22日、立憲民主党の玄葉光一郎副代表が九電玄海原発が立地する佐賀県玄海町に入った。同町を含む佐賀2区から立候補した同党前職の大串博志氏(56)の集会に出席するためだ。

会場から北にわずか約6キロには玄海原発がある。しかし、大串氏が原発問題に触れることはなく、福島県中部の福島3区を地盤とする玄葉氏も同じだった。玄葉氏は集会後、産経新聞の取材に「本当は言いたいことはある。あえて話さなかったんだよ」と答えた。

同区には自民前職の古川康氏(63)も立候補する。古川氏は玄海町に隣接する地元・唐津市で21日に500人超の支持者を集めた大規模集会を催した。しかし、演説では大串氏同様に原発問題をはじめ、エネルギー政策に時間を割くことはなく、選挙区内での豪雨災害への支援策などの実績アピールに終始した。

九電川内原発が立地する鹿児島県薩摩川内市を含む鹿児島3区も状況は同じだ。自民前職の小里泰弘氏(63)と立民元職の野間健氏(63)はともに、課題となっている川内原発の40年超運転について安全性が確保を条件に容認姿勢を示していることから、争点に浮上する気配はない。

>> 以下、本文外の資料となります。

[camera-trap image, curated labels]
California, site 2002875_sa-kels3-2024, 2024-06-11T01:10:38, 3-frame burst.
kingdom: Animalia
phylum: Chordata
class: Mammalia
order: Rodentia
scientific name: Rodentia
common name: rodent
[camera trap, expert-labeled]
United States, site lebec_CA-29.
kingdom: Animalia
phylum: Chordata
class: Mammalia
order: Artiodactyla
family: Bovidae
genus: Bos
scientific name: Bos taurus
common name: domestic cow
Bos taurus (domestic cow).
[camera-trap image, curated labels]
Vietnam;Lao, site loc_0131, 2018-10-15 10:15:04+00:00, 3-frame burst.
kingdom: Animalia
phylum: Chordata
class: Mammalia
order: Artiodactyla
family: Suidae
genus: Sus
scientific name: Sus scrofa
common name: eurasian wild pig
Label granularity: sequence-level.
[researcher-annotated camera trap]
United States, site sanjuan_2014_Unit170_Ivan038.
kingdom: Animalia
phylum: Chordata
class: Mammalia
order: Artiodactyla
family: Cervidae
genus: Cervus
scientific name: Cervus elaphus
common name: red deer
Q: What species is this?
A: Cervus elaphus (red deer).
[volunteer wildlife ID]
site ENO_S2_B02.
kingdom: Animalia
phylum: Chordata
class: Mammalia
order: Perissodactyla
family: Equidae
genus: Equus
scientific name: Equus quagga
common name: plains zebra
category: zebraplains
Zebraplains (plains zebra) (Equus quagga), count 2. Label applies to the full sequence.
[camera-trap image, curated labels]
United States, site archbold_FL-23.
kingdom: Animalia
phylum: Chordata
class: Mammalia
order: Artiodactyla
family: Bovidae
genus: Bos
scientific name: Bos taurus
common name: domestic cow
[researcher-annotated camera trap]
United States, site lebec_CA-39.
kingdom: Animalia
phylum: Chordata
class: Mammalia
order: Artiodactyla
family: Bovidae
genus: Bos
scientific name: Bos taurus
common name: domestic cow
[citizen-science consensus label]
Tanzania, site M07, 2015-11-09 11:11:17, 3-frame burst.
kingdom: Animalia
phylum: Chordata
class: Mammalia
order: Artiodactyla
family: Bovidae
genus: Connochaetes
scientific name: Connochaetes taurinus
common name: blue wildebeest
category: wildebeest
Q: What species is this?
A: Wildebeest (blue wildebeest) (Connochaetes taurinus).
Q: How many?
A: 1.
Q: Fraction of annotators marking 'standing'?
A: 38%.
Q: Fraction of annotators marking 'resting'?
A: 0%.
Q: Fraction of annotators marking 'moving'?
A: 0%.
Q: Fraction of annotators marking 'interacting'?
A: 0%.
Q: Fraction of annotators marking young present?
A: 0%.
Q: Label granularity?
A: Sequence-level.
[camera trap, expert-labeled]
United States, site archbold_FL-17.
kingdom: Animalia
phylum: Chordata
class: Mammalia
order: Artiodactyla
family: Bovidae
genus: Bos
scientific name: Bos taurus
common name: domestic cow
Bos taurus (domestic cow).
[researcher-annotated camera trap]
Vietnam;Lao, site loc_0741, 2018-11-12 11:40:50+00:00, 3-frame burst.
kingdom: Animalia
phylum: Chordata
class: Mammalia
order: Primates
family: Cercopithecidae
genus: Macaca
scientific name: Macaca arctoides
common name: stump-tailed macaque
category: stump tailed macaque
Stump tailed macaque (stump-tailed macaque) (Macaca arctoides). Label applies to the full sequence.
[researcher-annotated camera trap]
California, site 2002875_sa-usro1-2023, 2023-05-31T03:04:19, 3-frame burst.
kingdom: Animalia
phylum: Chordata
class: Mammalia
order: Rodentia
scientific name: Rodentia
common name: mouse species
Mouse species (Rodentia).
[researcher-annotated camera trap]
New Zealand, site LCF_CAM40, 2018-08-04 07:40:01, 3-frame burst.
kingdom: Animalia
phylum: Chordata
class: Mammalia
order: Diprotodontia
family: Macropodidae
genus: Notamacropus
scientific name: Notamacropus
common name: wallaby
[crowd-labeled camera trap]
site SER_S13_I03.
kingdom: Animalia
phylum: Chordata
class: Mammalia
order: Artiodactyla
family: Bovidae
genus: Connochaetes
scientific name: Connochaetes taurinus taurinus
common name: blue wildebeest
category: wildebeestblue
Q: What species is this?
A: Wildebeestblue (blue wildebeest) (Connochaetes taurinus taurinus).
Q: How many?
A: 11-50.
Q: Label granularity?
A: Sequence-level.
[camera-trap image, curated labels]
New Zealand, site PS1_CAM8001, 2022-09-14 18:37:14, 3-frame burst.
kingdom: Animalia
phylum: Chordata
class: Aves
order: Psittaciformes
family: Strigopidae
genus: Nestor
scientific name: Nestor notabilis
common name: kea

原発立地選挙区でのこうした傾向は平成29年の前回衆院選と同じだ。

大串、野間両氏は当時、希望の党公認で出馬した。同党は「12のゼロ」と称した重要政策の筆頭に「2030年までの原発ゼロ」を掲げたが、選挙戦では党代表だった小池百合子東京都知事を含め原発に言及する機会が両氏の地元では〝ゼロ〟だった。

相変わらずの理想論

立民は平成30年、施行後5年以内に国内の全原発の運転停止を目標とする「原発ゼロ基本法案」を共産党などと提出した。同法案は審議入りすることなく立ち消えになり、立民の枝野幸男代表は今年4月「(政権獲得後は)作らない」と明言し、軌道修正を図る。

今回の衆院選では「原発に依存しない脱炭素社会を実現する」と公約し、再生可能エネルギーの発電比率の目標を2030年に50%、50年に100%まで引き上げると明記した。加えて、再エネ普及に伴う送電網整備を政府の直轄事業として進めるとする。

これに対し電力業界からは「再エネの変動する発電量への対処をはじめ技術的な課題は多い。また、既存送電網の維持ですら人手不足感が強まっている中、拡充を担う技術者をどう確保するのか。現実度外視の理想論は相変わらずだ」と冷ややかな視線が送られる。